Question-and-Answer Session
Operator
(Operator Instructions). Your first question comes from the line of Jonathan Aschoff with Brean Murray.
Jonathan Aschoff - Brean Murray
Hi guys. I was wondering if you could shed light actually on another company. Namely why would Savient alter the manufacturing process between the manufacturing of clinical trial material. And it's being your late submission. Basically I was wondering why they would change the amount of PEG? I mean, did they have like variability issues that prompted such a last minute change?
Howard Robin
Jonathan I'm going to let Bharatt Chowrira our Chief Operating Officer handle that question.
Bharatt Chowrira
Thanks, Jonathan. We don't quite know the details, obviously, regarding the decision making process at Savient regarding the manufacturing processes, but all I can comment on is that we have had significant experience in manufacturing PEGylation and PEGylated protein products for a number of our partners.
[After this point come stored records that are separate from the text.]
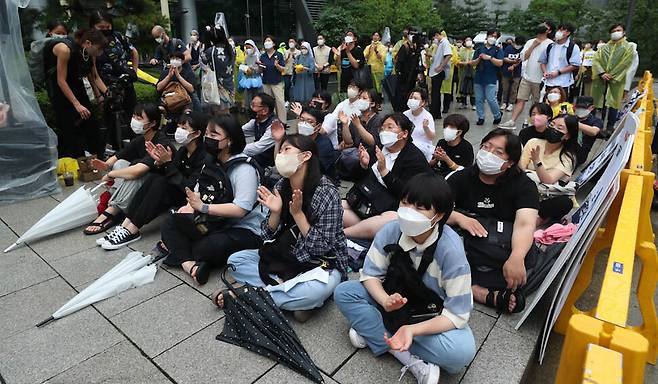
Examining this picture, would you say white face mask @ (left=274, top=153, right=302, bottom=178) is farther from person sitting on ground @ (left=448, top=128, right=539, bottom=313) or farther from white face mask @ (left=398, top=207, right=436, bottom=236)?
person sitting on ground @ (left=448, top=128, right=539, bottom=313)

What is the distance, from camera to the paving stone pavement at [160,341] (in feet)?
7.97

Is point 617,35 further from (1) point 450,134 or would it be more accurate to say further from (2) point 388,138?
(2) point 388,138

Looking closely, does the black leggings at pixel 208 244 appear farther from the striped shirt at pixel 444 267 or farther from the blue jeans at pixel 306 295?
the striped shirt at pixel 444 267

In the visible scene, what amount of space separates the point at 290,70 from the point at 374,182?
22.3ft

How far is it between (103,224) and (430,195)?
11.4 ft

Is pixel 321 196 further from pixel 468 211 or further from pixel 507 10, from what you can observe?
pixel 507 10

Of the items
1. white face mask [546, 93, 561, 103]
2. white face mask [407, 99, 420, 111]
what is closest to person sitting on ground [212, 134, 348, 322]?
white face mask [407, 99, 420, 111]

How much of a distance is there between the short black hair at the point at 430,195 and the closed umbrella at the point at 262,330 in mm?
1085

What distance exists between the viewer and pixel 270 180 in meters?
4.84

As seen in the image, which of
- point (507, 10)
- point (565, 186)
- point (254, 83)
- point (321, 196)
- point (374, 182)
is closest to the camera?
point (321, 196)

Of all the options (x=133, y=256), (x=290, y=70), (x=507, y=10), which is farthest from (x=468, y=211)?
(x=507, y=10)

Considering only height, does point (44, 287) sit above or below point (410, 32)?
below

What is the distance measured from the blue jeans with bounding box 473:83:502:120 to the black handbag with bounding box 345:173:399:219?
569cm

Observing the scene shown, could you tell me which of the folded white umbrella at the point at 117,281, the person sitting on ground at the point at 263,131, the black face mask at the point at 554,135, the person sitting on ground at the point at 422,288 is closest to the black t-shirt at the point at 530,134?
the black face mask at the point at 554,135
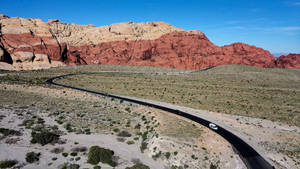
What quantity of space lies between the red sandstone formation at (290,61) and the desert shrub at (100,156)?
6447 inches

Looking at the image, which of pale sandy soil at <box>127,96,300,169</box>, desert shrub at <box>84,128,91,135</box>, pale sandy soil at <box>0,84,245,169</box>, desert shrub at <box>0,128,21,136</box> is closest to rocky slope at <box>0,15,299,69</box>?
desert shrub at <box>0,128,21,136</box>

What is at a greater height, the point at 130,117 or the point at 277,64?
the point at 277,64

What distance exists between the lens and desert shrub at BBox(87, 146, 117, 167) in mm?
23031

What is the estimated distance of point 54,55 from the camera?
12438 cm

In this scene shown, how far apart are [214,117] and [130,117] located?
16894 mm

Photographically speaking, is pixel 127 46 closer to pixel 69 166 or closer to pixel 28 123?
pixel 28 123

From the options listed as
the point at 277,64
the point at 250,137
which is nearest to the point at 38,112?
the point at 250,137

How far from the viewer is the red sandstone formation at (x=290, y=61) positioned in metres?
147

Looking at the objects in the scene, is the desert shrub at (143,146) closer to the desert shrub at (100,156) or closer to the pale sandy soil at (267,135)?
the desert shrub at (100,156)

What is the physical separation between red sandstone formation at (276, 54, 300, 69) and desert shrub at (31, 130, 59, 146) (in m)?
167

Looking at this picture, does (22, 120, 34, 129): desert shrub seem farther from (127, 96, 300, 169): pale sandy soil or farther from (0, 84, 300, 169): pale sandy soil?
(127, 96, 300, 169): pale sandy soil

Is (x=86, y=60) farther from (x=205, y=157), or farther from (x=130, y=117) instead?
(x=205, y=157)

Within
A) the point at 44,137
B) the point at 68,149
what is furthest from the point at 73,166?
the point at 44,137

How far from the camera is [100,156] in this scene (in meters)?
23.9
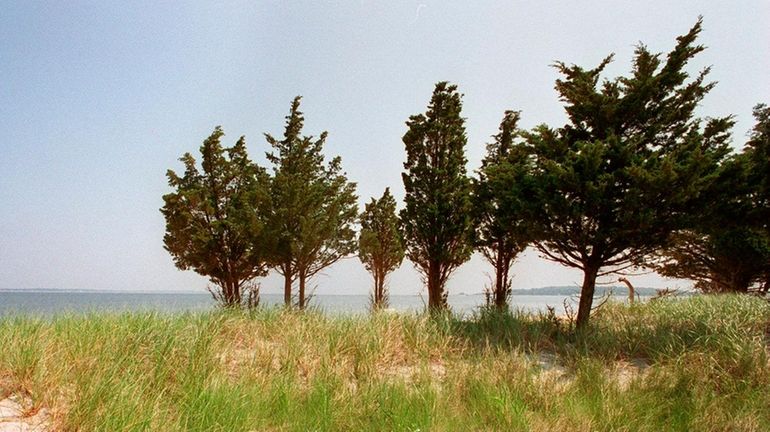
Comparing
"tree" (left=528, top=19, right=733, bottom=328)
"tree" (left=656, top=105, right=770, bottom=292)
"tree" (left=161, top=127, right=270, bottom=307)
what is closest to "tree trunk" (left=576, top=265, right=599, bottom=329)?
"tree" (left=528, top=19, right=733, bottom=328)

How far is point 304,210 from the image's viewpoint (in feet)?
52.1

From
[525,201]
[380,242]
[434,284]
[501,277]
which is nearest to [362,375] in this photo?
[525,201]

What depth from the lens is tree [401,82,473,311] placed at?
14.6 m

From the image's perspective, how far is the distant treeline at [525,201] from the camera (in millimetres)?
8883

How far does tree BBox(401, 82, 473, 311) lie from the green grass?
248 inches

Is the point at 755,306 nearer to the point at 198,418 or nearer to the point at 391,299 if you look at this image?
the point at 391,299

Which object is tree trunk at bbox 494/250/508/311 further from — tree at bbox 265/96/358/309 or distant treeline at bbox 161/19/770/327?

We have nine products in the market, as you know that our PEGylated proteins that use Nektar technology and we have built this expertise over a number of years. And it's not trivial, as you can imagine to go from a research scale or a clinical scale of PEGylation to a commercial scale of manufacturing.
So, there is a lot of know-how and expertise that goes into that. So, we have a good track record on that. So, not sure exactly what happened with Savient, but I can tell you that Nektar is one of the leaders in this area of making PEGylated proteins and we have the expertise to do that.
Jonathan Aschoff - Brean Murray
Thanks, Bharatt. I was wondering if I could ask something about, Nektar 118. basically as it relates to Sucampo were your potential partners for 118, the ones you are quite down the road with. Did they really think that Sucampo was much of a competitor and they were maybe holding out for that Phase 3 result or was it really (inaudible) thought, was kind of a foregone conclusion?
Bharatt Chowrira
Well, look I mean these drugs work by very, very different mechanisms. And as I said earlier, we are dealing directly with the issues that cause opioid induced constipation. The effect of the opioid paralyzing the bowel. Now the Sucampo product causes a lot more fluid that collects in the bowel and that might have some benefit, but that's a very, very different mechanism and it's sort of a secondary approach to dealing with the problem. Our approach with Nektar 118 is to antagonize the morphine and restore normal bowel movements and I think that's the significant difference here and I think the partners greatly appreciate that.